Longwood baseball is making history this season with a roster that is almost unheard of in collegiate athletics. The 2020-2021 season’s roster features 39 total players but the majority of them, 20, are listed as freshmen. That is nearly double the amount that Head Coach Ryan Mau’s team would typically have. And what makes these 20 freshmen even more unique is that you can divide them into two groups: True freshmen and COVID freshmen.
True freshmen: college athletes who begin competing in games in the beginning of their first academic year. COVID freshmen: athletes who were granted an extra year of eligibility form the NCAA because of COVID-19, and made an appearance in at least one game in the 2019-2020 season. The current Lancer’s roster has 11 true freshmen, and 9 COVID freshmen.

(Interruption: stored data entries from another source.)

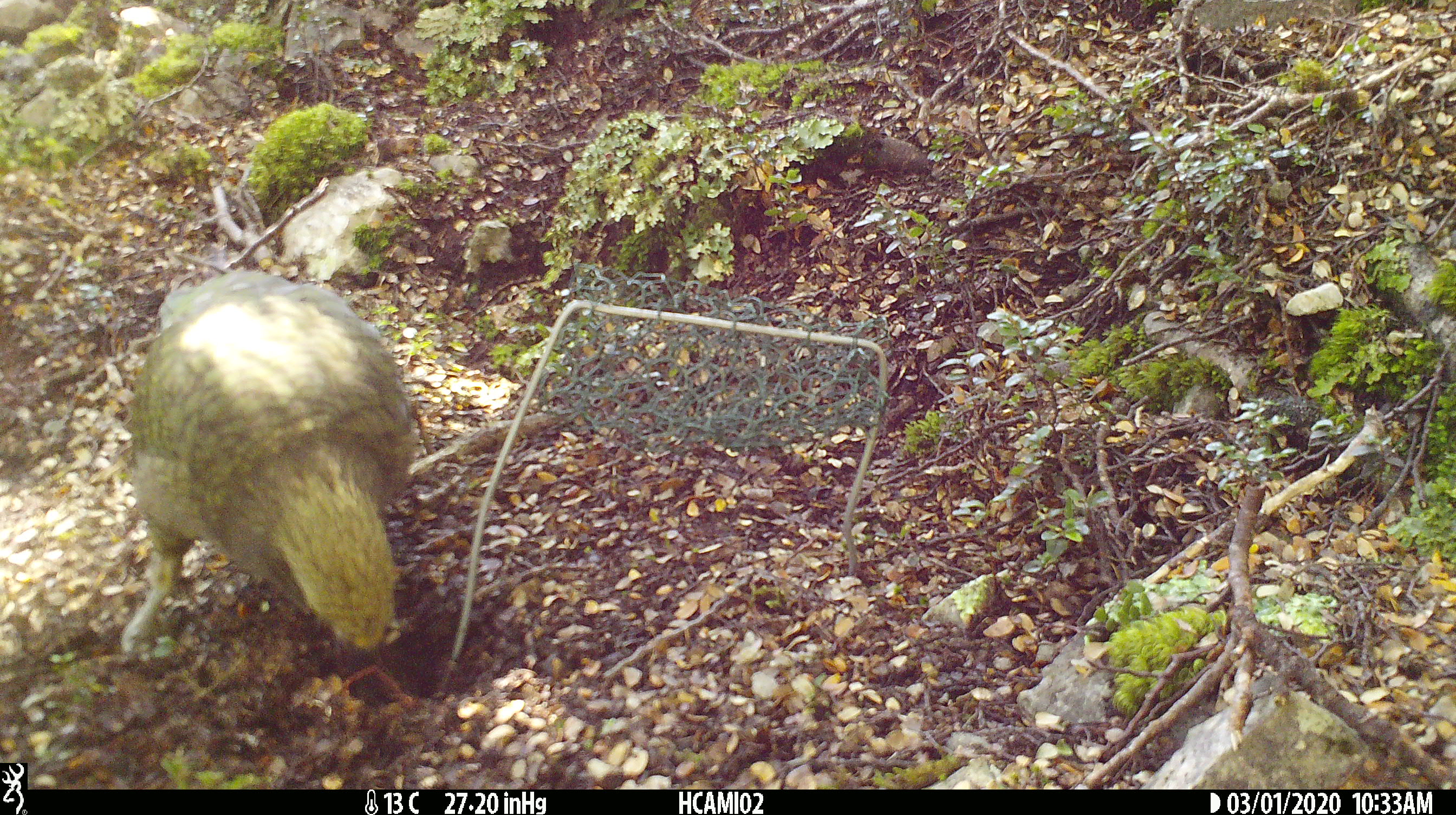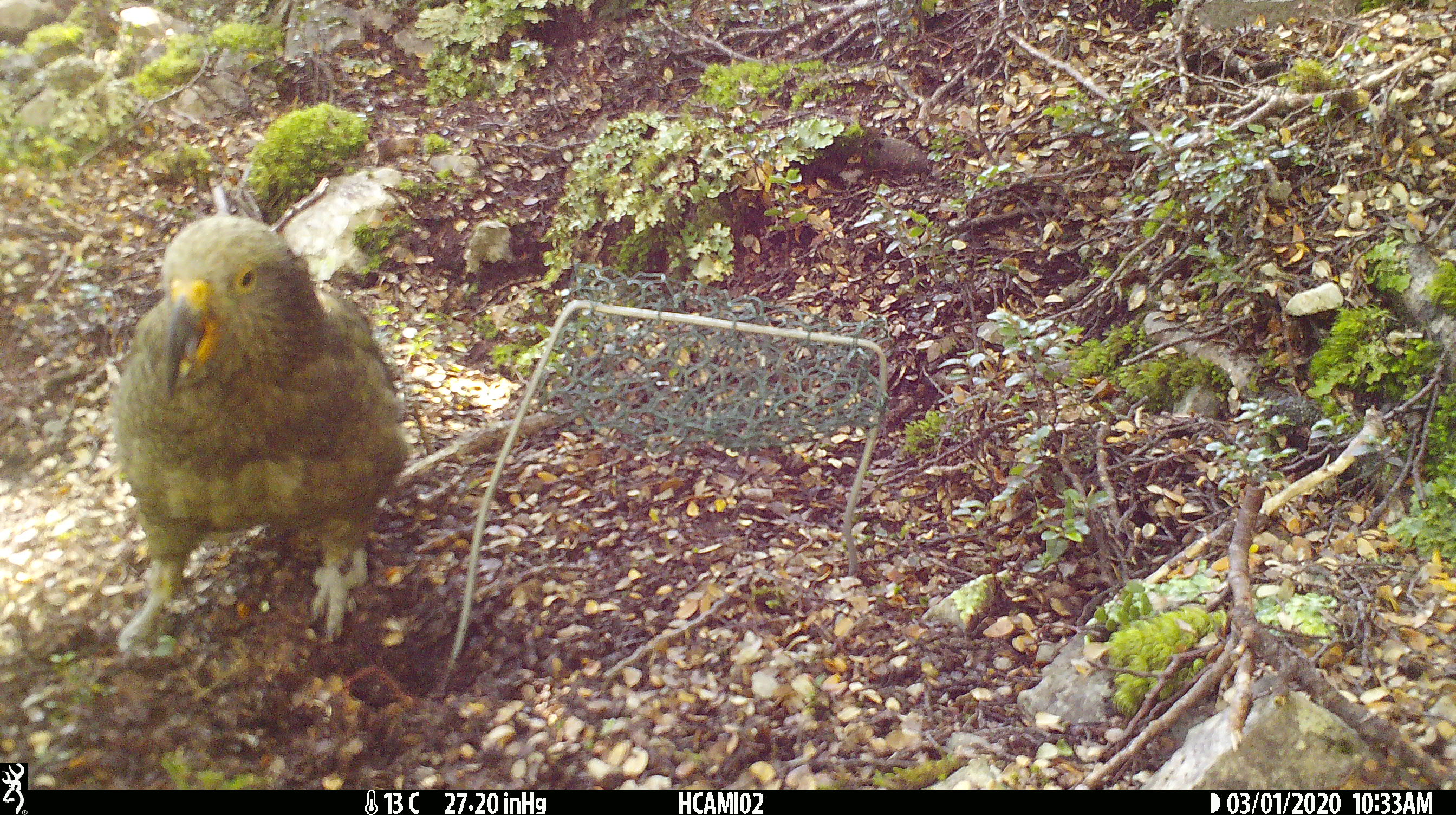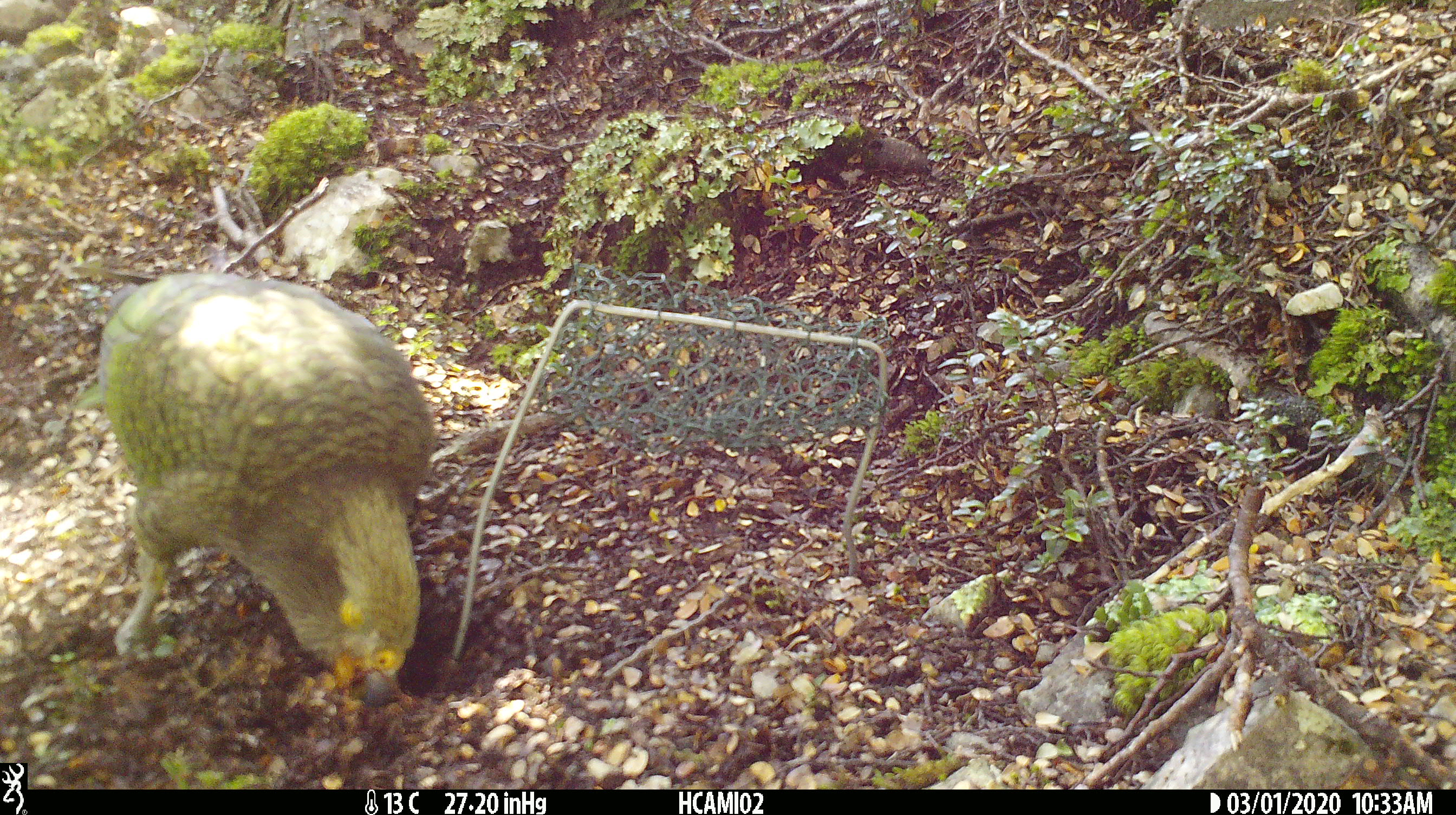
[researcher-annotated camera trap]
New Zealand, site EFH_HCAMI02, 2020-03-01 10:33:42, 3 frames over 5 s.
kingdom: Animalia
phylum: Chordata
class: Aves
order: Psittaciformes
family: Strigopidae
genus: Nestor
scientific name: Nestor notabilis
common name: kea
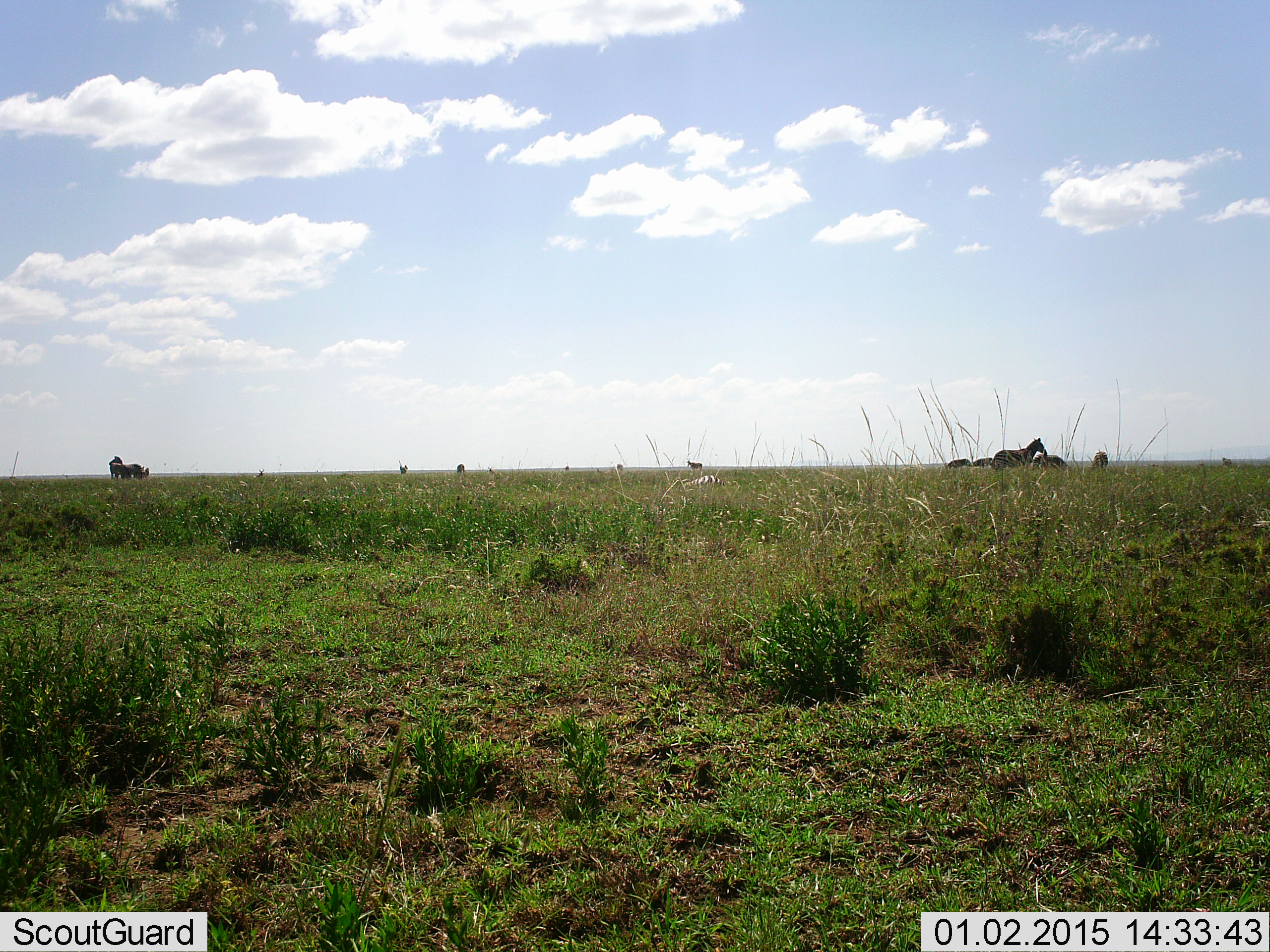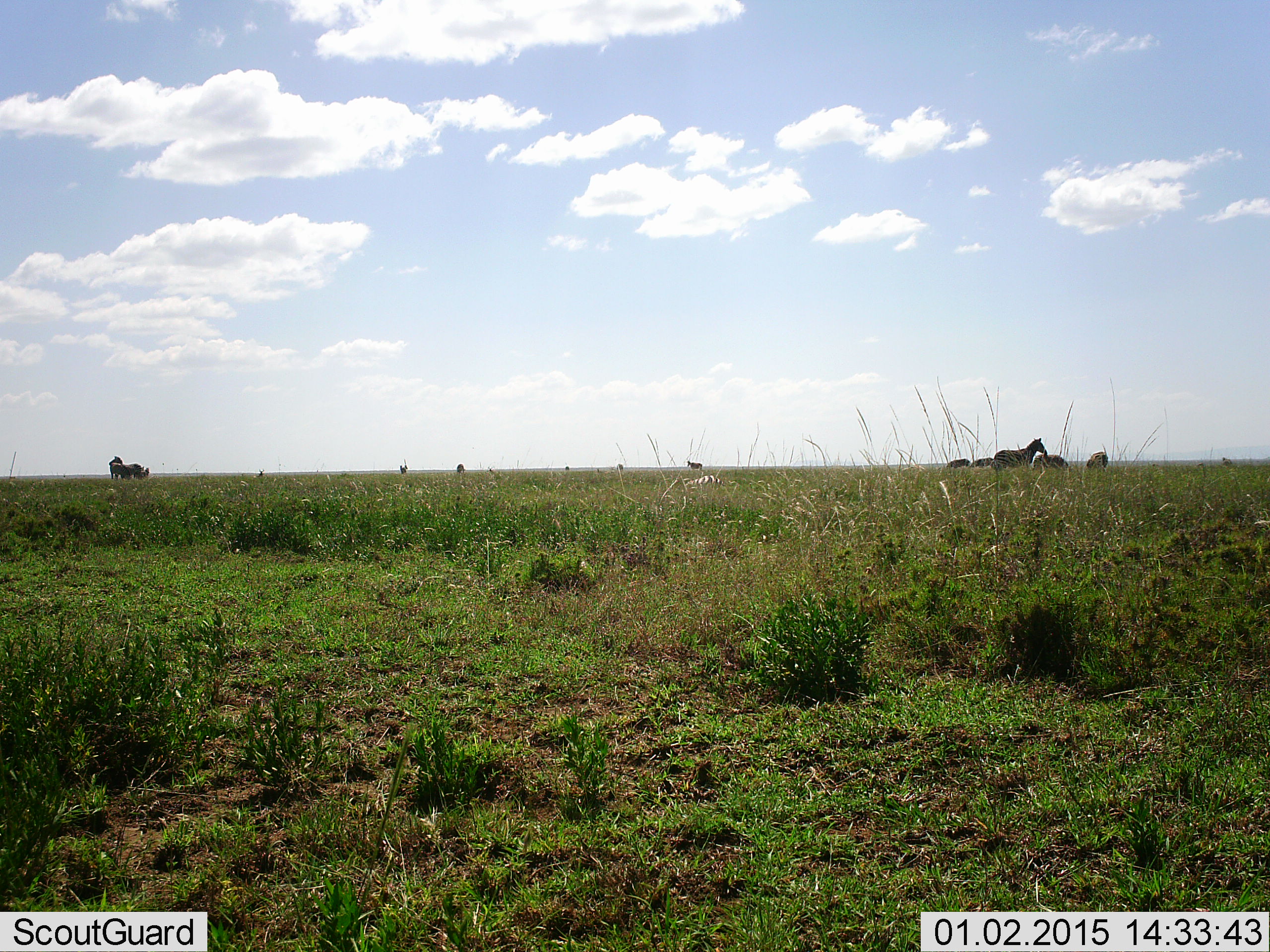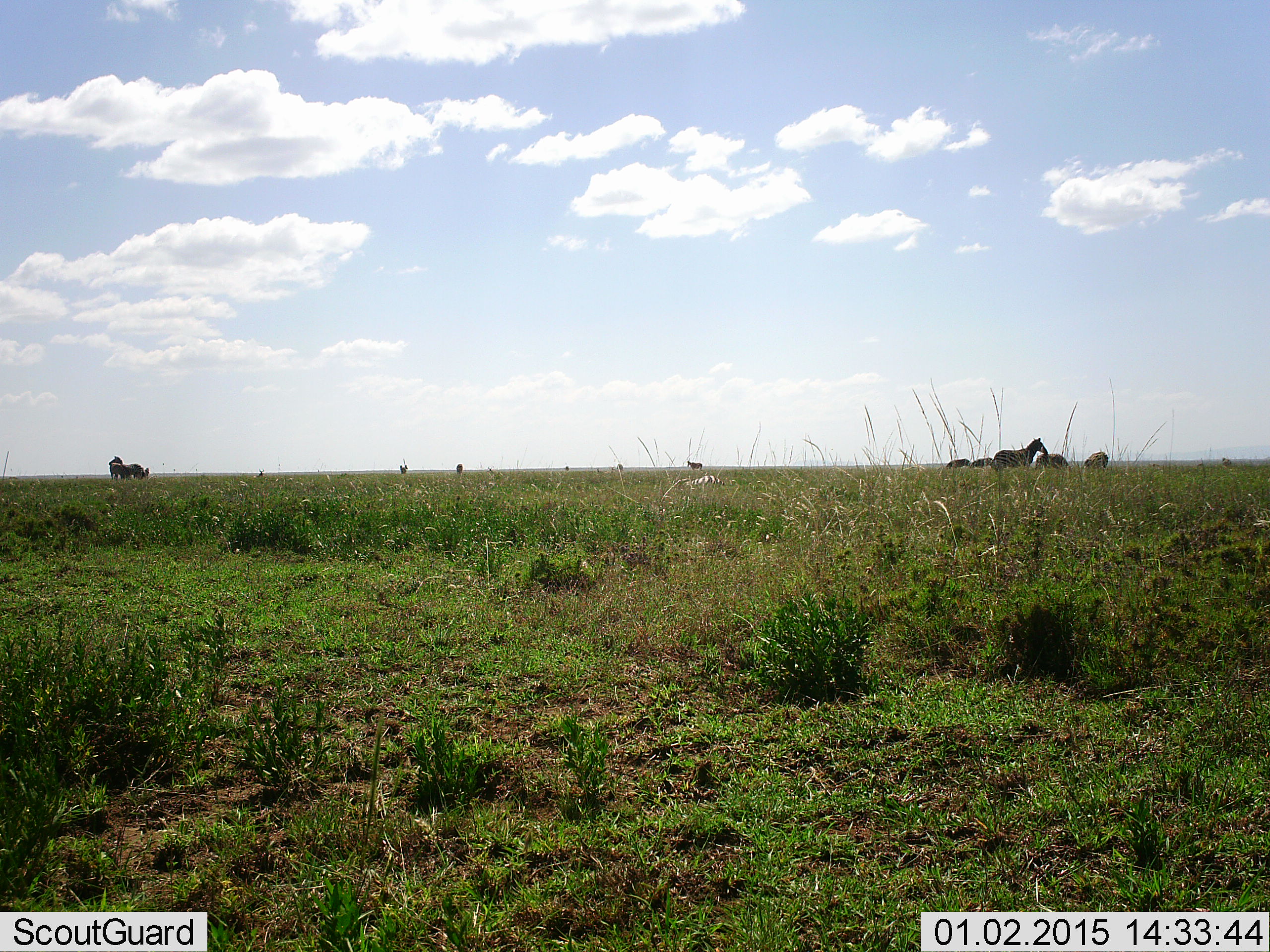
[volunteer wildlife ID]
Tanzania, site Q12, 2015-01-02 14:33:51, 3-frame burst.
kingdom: Animalia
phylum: Chordata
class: Mammalia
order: Perissodactyla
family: Equidae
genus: Equus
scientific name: Equus quagga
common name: plains zebra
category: zebra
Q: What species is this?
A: Zebra (plains zebra) (Equus quagga).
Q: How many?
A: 10.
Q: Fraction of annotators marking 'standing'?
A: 100%.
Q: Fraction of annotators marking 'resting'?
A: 10%.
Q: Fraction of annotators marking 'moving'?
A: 0%.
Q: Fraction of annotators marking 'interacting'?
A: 0%.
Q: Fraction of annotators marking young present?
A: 0%.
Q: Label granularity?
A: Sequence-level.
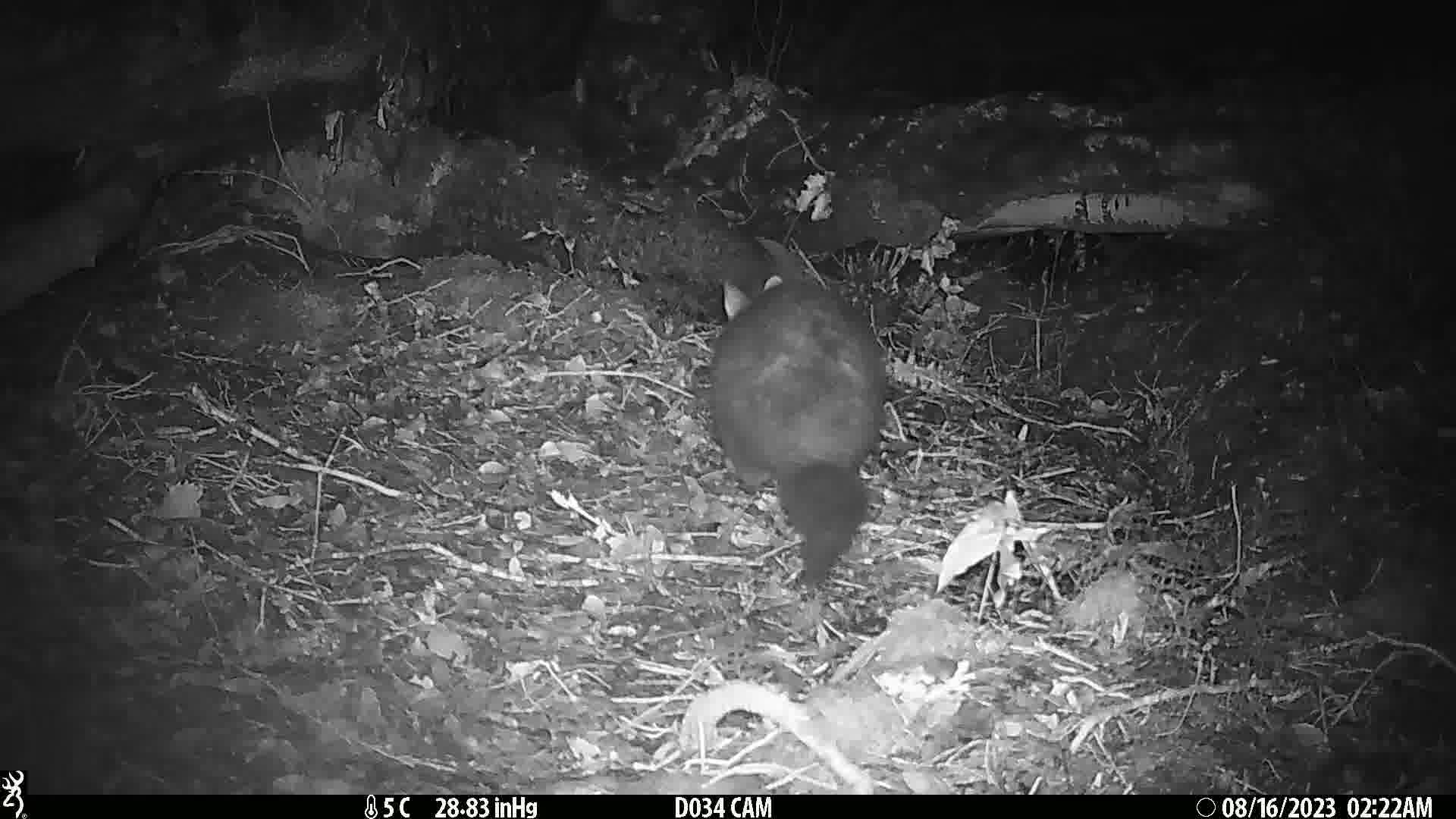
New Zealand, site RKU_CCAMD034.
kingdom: Animalia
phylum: Chordata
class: Mammalia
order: Diprotodontia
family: Phalangeridae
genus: Trichosurus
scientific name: Trichosurus vulpecula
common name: common brushtail possum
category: possum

Seventh-season head coach Ryan Mau said, “Obviously from an eligibility standpoint they are considered freshmen, and in my mind, they are all freshmen, if they don’t get an opportunity to play a full spring season, they don’t get that experience.”
That experience includes not being able to play under the pressures of conference games, not playing in a college tournament, and not consistently playing under the lights at Buddy Bolding Stadium when the record is on the line.
COVID freshman and second baseman Eliot Dix said, “Being a COVID freshman is a unique situation because you’re a freshman, but you’re really not… there’s a lot of things we didn’t experience, but we also got a whole year of creating relationships with the coaches, a whole year of practicing in the fall and spring, and lifting in the weight room.”
Dix has made a name for himself this season. He leads the team in batting average, homeruns, RBI, and slugging percentage. As a two-time Big South Freshman of the Week; Dix has consistently ranked in the conference’s top 10 in batting average. He said the roster is filled with a lot of “hungry guys” who might have less experience but make up for it with the “heart and passion” they bring to the game.
Experience definitely has its role, but according to true freshman Hayden Harris, the mindset of the athlete is just as important. “The biggest thing was just to compete honestly. Competing with whatever I was doing, whether it was hitting or fielding.”
Second baseman for Longwood this year, Harris was unable to play his last high school season because of the pandemic, but has become a “spark plug” for the program according to Mau. “Hayden is playing really sound defense for us; he’s producing at the plate and coming up with some clutch hitting when needed…we love what Hayden’s been able to do at this point.”
Harris’s contributions for the Lancers have been clear, because whenever he has played, he has started. Out of their first 30 games, he has played and been in the starting lineup for 28 of them. Harris said he has high expectations for himself and the season, “I put stress on myself so much where I expect myself to do a lot.”
Mau said, his expectations that are on the freshmen as a whole aren’t unrealistic, they just want them all to progress athletically and academically, and to be able to contribute to the program on the field. But Mau also sees advantages to coaching this many freshmen.
Mau also said, “They don’t know in a good way… they come in with a lot of energy and the unawareness of how crucial situations are, so therefore they play more relaxed and more aggressive, and have a tendency to really deliver in those situations.”
As the season is winding down, Mau feels the players have had “a ton of opportunities” throughout the season to get acclimated to college baseball. “I’d like to see these young guys take all that experience and quickly show their capability of being impactful for us down the home stretch.”
True freshman Dylan Saale is certainly delivering from the mound. No freshman pitcher has been called to deliver in more situations than Saale. As of April 22, the average for innings pitched by majority of the freshmen was 8. Saale has pitched 28, making him top 5 on the team. As the season began, he wasn’t sure where he would be in the rotation. Saale said, “Not knowing my role at the start of the year and trying to prove myself to my teammates was a big obstacle.”
To Mau, Saale is now considered the “#1 starting pitcher” at the tail end of the season going into conference play. Which according to Saale has been a real “confidence boost.” For him, it’s all about setting your standards and working to achieve those goals, “I can’t settle, I always have to be better.”
For Dix, looking back at the pandemic impacted 2019-2020 season, in which he played a total of 17 games before the season got taken out from under them. He said last year’s team was “robbed,” and it was “heartbreaking” to have the rest of the season gone in a matter of seconds. Dix said it has only helped fuel the team’s desire to make a real impact on the 2021 season.
With over half the team getting their first full collegiate baseball season under their belt, Mau believes the future of the program is bright.
Mau said, “We’re young, but we’re full of fight, and we’re going to learn and grow from some of the bumps along the road that we’ve experienced.”